Das lag wohl auch daran, dass viele Potsdamer offensichtlich ihre Autos stehen ließen. Selbst auf den Hauptverkehrsstraßen fuhren das ganze Wochenende über nur wenige Fahrzeuge, die meisten betont langsam und vorsichtig vor jeder Ampel. Noch am Freitag hatte die Polizei insgesamt 35 Unfälle in der Landeshauptstadt registriert. Nun waren es am Wochenende 25 im gesamten Potsdamer Schutzbereich, zu dem auch Umlandgemeinden wie Teltow zählen. Die Zahl nannte gestern Abend ein Sprecher des Lagezentrums der Polizei. „Es sind wohl alle sehr vorsichtig gefahren“, hieß es.

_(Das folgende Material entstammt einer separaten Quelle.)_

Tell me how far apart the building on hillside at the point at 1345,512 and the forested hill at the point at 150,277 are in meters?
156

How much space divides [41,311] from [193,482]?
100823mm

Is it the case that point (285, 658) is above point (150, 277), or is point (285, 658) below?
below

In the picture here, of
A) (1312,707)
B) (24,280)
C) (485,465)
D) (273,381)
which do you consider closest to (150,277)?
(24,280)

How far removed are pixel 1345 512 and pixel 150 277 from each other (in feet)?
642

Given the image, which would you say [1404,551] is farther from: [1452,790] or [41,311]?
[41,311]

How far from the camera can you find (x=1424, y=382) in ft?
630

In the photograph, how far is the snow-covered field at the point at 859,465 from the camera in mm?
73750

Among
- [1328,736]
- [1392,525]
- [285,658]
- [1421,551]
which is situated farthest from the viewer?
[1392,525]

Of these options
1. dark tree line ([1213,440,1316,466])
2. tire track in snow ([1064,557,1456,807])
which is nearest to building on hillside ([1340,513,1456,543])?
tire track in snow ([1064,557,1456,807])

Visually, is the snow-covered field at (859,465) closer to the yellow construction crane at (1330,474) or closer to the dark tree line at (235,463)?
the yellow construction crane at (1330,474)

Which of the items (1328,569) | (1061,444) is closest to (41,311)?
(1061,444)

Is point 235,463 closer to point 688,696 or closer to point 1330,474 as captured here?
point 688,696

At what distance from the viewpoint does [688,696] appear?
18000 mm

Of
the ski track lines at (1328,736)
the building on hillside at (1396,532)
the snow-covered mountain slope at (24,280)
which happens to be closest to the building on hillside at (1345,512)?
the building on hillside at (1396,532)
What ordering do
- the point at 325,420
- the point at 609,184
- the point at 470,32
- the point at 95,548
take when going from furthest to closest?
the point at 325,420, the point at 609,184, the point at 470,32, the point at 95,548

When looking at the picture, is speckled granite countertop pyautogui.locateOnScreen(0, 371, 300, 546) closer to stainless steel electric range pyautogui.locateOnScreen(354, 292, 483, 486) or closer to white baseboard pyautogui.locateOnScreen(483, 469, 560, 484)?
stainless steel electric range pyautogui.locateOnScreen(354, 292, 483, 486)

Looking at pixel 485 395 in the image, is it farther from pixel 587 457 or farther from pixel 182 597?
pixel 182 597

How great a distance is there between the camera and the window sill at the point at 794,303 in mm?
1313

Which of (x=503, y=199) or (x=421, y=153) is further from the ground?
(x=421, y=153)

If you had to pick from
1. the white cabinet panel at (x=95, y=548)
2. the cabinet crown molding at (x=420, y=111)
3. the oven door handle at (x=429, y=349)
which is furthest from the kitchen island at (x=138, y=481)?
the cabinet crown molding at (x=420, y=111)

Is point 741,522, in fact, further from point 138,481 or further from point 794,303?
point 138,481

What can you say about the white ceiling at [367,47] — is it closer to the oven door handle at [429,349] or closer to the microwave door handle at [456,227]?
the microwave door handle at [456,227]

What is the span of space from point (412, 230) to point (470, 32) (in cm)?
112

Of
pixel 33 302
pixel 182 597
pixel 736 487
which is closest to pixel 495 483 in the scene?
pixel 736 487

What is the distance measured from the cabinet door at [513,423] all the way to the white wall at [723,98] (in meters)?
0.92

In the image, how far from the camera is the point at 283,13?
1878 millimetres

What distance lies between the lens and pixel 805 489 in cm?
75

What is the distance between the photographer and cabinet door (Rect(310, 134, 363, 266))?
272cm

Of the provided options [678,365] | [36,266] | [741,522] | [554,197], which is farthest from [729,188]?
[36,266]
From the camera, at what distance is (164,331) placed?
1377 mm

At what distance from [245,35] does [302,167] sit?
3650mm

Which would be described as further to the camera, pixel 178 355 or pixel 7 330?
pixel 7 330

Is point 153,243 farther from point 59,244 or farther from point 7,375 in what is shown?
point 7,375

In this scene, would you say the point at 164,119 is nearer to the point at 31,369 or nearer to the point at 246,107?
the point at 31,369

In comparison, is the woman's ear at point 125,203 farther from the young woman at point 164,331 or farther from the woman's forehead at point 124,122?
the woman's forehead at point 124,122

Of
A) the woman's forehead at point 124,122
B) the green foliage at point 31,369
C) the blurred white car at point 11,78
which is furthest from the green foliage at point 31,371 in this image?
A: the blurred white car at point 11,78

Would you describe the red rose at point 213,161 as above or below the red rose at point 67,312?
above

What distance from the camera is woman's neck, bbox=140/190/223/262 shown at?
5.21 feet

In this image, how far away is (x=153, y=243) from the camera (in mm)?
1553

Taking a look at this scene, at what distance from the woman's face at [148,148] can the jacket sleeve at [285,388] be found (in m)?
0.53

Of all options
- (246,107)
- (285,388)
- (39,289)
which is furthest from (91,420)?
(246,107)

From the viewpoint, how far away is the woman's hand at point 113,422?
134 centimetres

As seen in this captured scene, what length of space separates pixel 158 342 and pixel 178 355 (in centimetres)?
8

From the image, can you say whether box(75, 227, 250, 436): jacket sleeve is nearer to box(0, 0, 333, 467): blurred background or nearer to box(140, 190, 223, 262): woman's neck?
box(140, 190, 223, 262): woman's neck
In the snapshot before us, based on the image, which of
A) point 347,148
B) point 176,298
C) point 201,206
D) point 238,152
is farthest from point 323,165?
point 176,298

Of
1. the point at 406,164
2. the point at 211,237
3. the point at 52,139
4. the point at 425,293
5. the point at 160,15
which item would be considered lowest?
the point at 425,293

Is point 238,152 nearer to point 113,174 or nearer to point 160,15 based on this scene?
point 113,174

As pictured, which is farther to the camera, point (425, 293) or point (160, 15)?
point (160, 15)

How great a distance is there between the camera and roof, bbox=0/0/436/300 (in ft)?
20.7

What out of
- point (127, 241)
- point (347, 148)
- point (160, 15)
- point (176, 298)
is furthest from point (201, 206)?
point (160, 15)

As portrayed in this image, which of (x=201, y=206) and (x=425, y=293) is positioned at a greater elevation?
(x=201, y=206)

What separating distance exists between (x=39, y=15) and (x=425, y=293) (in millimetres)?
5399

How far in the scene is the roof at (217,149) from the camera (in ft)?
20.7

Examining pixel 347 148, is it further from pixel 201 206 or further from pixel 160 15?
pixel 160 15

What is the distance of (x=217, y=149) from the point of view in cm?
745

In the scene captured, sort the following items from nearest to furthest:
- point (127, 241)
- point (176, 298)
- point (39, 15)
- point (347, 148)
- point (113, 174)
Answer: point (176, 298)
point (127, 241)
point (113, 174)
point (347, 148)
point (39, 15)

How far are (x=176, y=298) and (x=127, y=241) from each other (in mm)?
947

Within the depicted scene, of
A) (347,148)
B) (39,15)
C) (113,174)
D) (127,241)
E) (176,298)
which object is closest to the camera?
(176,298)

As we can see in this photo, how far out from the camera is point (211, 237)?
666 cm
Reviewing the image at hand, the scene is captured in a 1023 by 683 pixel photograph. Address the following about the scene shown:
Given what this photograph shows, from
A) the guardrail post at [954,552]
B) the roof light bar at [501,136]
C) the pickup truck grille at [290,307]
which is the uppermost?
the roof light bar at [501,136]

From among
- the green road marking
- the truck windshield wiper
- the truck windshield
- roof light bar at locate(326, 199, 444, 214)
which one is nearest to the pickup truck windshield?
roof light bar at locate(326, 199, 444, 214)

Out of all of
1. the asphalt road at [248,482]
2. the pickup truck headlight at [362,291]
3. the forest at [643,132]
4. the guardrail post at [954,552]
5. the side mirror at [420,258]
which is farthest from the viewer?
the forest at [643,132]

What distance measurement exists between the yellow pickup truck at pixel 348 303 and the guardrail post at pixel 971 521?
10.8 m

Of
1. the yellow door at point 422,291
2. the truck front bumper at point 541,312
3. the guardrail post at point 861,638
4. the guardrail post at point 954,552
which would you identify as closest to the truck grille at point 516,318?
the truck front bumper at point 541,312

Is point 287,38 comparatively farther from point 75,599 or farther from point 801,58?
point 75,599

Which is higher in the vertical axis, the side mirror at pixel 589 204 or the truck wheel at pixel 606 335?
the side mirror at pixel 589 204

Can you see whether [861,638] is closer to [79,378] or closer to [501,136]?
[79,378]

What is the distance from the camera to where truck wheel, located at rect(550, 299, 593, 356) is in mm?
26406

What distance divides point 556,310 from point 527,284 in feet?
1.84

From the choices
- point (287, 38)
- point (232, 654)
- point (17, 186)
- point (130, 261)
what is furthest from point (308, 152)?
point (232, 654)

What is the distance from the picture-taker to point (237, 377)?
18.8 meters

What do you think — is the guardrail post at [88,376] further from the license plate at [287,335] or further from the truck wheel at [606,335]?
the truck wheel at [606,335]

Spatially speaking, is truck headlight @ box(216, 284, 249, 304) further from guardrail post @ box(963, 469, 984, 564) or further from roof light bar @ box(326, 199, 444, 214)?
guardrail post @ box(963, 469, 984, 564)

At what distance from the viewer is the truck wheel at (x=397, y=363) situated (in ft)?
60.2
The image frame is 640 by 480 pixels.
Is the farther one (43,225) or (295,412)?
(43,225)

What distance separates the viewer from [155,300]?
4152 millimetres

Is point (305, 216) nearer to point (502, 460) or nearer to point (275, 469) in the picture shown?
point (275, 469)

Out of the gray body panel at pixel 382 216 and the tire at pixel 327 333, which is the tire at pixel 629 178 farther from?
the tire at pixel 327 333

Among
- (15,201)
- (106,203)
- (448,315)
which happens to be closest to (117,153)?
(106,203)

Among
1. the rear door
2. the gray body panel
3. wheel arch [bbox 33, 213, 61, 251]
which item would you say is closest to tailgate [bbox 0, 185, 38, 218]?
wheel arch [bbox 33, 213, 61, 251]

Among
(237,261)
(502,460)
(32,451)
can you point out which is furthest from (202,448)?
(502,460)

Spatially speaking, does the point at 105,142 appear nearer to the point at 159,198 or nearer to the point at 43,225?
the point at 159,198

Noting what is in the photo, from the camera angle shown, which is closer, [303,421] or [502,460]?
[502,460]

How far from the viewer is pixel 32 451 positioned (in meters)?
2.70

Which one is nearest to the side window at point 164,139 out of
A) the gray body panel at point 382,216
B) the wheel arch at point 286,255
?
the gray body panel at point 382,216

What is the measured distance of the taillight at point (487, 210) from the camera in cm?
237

Die Schneefälle hatten wie vorausgesagt in der Nacht zum Samstag begonnen. Dazu gab es besonders zu Beginn des Wochenendes heftige Winde mit Spitzengeschwindigkeiten bis zu 55 Kilometern pro Stunde – mit „7“ eine Windstärke, die Bäume schwanken ließ und das Gehen im Freien deutlich schwieriger machte.
Im Dauereinsatz gegen den Schnee waren rund 130 Mitarbeiter der Stadtentsorgung (Step) – jeweils in Zehn-Stunden-Schichten ab 2 Uhr nachts und ab 12 Uhr mittags. „Das war für alle schon sehr hart. Ich freue mich sehr über diese Einsatzbereitschaft“, sagte Step-Chef Enrico Munder gestern Abend den PNN. Seit 2004 leitet er das kommunale Unternehmen, doch so etwas wie diesen Winter „habe ich noch nicht erlebt“. Unter anderem musste die Polizei gestern abschnittsweise die Lange Brücke sperren, damit die Step mittels Radladern die Flocken-Massen abtransportieren konnte. „Es lag einfach zu viel Schnee“, begründete Munder die aufwendige Aktion.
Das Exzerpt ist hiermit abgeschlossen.